Windmill droplets. Optically induced rotation of biphase oil-in-water droplets

TL;DR

This paper demonstrates the optically induced rotation of biphasic oil-in-water droplets, revealing out-of-equilibrium phenomena and potential applications in microfluidic devices and fundamental optical manipulation principles.

Contribution

It reports the first observation of stable, laser power-dependent rotation of biphasic droplets and introduces a new indirect rotation mechanism via trap arrays.

Findings

Droplets rotate around the laser beam axis with frequency proportional to beam power.

Rotation can be induced indirectly using a circular trap array without direct beam interaction.

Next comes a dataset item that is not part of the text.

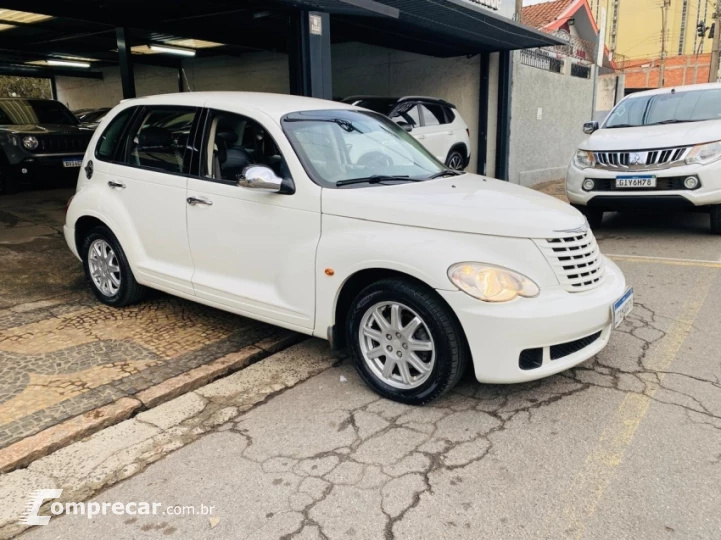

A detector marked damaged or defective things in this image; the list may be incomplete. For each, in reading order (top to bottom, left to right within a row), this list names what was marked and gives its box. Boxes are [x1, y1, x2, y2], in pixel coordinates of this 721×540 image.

cracked pavement [12, 205, 721, 536]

Out-of-equilibrium behavior observed in optically trapped biphasic droplets.

Abstract

In the field of microdroplet manipulation, optical tweezers have been used to form and grow droplets, to transport them, or to measure forces between droplet pairs. However, the exploration of out-of-equilibrium phenomena in optically trapped droplets remains largely uncharted. Here, we report the rotation of biphasic droplets fabricated by co-emulsifying two immiscible liquids (i.e., hydrocarbon and fluorocarbon oils) with a refractive index mismatch in water. When trapped, droplets of a specific geometry rotate around the axis of the laser beam, in what appears to be a dissipative, out-of-equilibrium phenomenon. The rotational frequency, obtained from image analysis is stable and proportional to the beam power. Remarkably, droplets that do not interact with the trapping beam can also be rotated indirectly. This is achieved by positioning the droplets at the center of a circular arrangement of multiple, sequentially activated traps. In this case, the droplet orients towards the location of the active trap by a mechanism yet to be understood. Altogether, our results demonstrate out-from-equilibrium phenomenology in optically trapped biphase droplets, which could inspire the development of devices based on them (e.g., optically induced mixing, etc.). In addition, they may shed light on fundamental principles of optical manipulation of asymmetric particles.